● **DEINE AUFGABE**:
Gib das gesamte folgende Material Zeile für Zeile unverändert wieder.

Datensätze aus einer Datensammlung
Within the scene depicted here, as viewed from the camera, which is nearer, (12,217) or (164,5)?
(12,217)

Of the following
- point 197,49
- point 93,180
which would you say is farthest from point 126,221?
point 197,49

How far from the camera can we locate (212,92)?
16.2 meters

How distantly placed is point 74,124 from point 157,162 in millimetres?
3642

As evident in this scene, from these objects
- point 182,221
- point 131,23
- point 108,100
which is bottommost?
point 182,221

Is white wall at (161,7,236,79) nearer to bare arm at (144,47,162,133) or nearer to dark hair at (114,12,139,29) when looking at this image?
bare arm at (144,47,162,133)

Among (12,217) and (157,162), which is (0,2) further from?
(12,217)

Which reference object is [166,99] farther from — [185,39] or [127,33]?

● **LÖSUNG**:
Within the scene depicted here, as viewed from the camera, which is nearer, (12,217) or (164,5)?
(12,217)

Of the following
- point 197,49
- point 93,180
which would you say is farthest from point 126,221?
point 197,49

How far from the camera can we locate (212,92)?
16.2 meters

How distantly placed is point 74,124 from point 157,162 in millimetres?
3642

As evident in this scene, from these objects
- point 182,221
- point 131,23
- point 108,100
which is bottommost?
point 182,221

Is white wall at (161,7,236,79) nearer to bare arm at (144,47,162,133) or nearer to dark hair at (114,12,139,29) when looking at this image?
bare arm at (144,47,162,133)

Among (12,217) and (157,162), which is (0,2) further from?
(12,217)

Which reference object is [166,99] farther from — [185,39] or [127,33]?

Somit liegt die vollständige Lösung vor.